Massive flooding in Southeastern Michigan caused by at least five inches of rain Monday night resulted in at least two fatalities, stranded motorists, thousands of abandoned vehicles on freeways, water clogged side streets, electrical outages, closed businesses and flooded basements.  Photos of the situation in the Detroit newspapers show water almost as high as freeway overpasses.  In addition, as the waters recede, the floods have left in their wake crumbling roads caused by the pressure of the water.
“While the exact cause of the flooding remains under investigation, it appears that proper investment in sewer infrastructure, which has been delayed in Southeastern Michigan, could have mitigated this crisis,” said Mike Nystrom, executive vice president of the Michigan Infrastructure and Transportation Association.  
In 2001, the Southeastern Michigan Council of Governments estimated the region needed $30 billion in sewer upgrades by 2030, and it still does. A spokesman for the Oakland County Water Resources Commissioner was quoted in news reports today as saying that there needs to be major investments in infrastructure because recent heavy rain is what can be expected in the future.  
“Just like the damage the harsh winter did to our roads, the damage the flooding has caused reminds us that we need to prepare for the future by investing now in our infrastructure,” Nystrom said.  “Delaying annual investment in infrastructure is like sticking our heads in the sand and hoping it doesn’t rain or snow.  The Michigan Legislature can’t ignore the situation any longer.”

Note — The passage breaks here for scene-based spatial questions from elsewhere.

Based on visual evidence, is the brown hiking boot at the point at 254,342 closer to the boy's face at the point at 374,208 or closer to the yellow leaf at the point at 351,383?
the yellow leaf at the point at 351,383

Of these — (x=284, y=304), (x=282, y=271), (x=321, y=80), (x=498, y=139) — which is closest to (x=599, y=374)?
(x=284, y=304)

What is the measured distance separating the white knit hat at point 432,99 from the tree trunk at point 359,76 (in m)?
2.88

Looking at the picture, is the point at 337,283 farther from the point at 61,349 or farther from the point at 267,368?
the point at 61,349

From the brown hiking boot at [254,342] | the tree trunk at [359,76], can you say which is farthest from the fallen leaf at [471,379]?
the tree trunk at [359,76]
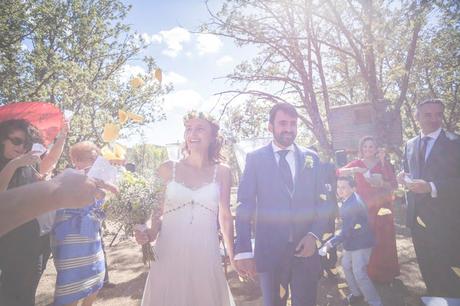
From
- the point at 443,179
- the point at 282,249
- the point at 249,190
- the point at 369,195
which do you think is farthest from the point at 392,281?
the point at 249,190

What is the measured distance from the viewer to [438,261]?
12.6ft

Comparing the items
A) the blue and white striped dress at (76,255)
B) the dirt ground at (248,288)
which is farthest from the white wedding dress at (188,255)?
the dirt ground at (248,288)

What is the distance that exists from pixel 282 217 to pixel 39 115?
3.16m

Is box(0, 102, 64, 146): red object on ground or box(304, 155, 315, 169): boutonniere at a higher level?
box(0, 102, 64, 146): red object on ground

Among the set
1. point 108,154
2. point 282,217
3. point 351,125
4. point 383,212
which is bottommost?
point 383,212

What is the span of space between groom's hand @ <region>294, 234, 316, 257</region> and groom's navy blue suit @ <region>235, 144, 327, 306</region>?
0.09m

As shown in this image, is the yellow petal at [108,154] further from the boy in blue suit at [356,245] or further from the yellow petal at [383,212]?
the yellow petal at [383,212]

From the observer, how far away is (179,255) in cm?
301

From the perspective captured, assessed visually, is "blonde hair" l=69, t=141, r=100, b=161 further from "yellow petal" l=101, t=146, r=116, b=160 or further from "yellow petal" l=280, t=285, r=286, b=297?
"yellow petal" l=280, t=285, r=286, b=297

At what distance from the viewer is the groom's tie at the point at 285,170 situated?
303 cm

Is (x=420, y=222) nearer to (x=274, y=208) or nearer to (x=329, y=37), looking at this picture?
(x=274, y=208)

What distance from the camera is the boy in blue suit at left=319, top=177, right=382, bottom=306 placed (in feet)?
13.7

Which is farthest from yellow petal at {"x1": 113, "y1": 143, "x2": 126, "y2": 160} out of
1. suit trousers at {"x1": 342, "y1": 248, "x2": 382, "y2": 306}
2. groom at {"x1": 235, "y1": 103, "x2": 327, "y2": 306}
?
suit trousers at {"x1": 342, "y1": 248, "x2": 382, "y2": 306}

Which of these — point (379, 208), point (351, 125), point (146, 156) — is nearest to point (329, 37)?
point (351, 125)
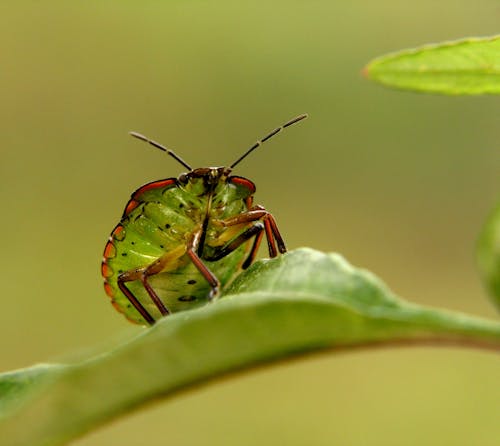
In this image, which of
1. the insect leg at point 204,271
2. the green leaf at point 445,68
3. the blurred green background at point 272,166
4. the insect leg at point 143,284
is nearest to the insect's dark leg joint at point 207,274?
the insect leg at point 204,271

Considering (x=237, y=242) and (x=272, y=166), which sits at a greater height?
(x=237, y=242)

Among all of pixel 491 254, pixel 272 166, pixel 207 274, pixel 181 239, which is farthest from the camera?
pixel 272 166

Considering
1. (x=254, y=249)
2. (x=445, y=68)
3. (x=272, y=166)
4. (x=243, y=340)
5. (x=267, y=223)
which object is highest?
(x=445, y=68)

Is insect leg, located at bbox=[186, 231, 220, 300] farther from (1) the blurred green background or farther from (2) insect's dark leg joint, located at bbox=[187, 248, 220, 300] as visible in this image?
(1) the blurred green background

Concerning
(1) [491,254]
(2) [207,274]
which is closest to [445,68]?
(1) [491,254]

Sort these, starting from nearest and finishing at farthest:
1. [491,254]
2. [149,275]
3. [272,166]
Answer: [491,254], [149,275], [272,166]

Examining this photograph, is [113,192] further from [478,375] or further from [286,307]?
[286,307]

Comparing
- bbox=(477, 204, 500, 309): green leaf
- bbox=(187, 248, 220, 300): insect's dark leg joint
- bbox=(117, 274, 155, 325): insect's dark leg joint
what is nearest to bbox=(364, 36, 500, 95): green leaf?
bbox=(477, 204, 500, 309): green leaf

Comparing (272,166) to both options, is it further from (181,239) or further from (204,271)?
(204,271)
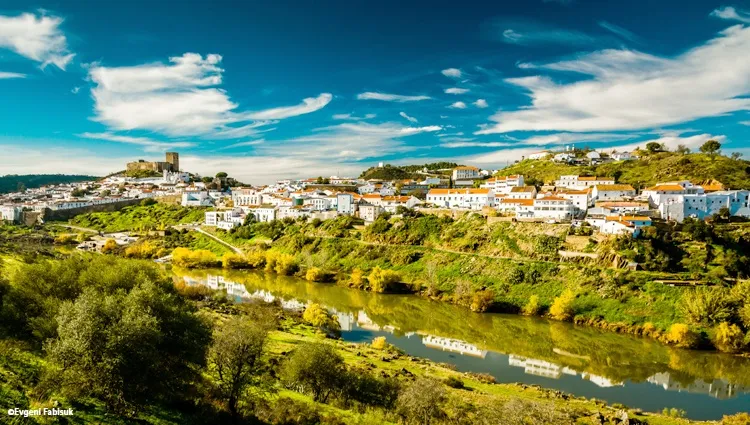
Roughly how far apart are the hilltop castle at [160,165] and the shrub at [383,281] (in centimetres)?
13773

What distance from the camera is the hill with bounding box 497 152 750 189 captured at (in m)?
72.8

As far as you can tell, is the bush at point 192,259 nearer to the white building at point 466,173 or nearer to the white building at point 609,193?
the white building at point 609,193

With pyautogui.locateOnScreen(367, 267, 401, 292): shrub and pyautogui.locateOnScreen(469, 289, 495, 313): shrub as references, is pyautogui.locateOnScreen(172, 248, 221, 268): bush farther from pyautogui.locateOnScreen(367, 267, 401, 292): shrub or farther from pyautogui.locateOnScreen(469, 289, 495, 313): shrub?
pyautogui.locateOnScreen(469, 289, 495, 313): shrub

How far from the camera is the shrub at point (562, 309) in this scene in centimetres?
4075

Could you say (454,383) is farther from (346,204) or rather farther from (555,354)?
(346,204)

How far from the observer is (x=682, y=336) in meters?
34.4

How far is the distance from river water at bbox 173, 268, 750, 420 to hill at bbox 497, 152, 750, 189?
47233mm

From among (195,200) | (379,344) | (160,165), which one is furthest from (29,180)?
(379,344)

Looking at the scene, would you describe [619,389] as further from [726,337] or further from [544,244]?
[544,244]

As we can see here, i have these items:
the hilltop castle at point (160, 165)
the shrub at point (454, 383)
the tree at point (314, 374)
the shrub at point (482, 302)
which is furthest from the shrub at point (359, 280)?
the hilltop castle at point (160, 165)

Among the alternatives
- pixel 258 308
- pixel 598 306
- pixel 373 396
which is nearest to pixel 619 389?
pixel 598 306

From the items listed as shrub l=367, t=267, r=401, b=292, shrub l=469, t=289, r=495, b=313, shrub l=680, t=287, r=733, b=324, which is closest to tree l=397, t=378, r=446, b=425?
shrub l=469, t=289, r=495, b=313

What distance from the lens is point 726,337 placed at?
109ft

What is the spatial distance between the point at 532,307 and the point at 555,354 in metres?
9.76
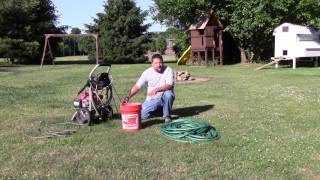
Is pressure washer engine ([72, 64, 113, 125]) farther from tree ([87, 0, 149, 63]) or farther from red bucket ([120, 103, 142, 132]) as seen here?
tree ([87, 0, 149, 63])

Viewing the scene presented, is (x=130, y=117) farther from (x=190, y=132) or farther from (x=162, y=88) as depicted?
(x=162, y=88)

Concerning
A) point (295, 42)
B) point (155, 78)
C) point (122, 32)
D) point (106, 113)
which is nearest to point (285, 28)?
point (295, 42)

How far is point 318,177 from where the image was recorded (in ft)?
19.2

In 2002 MITA was a leader in the passage of Clean Water legislation that provided $1 billion in bond funding for municipalities to improve their sewer systems and comply with the requirements of the federal Clean Water Act.  MITA also helped with the passage of legislation that helped provide low interest loans to municipalities to make it easier for them to qualify for the bonds.  Some municipalities in Michigan have taken advantage of the funding, but many others have not.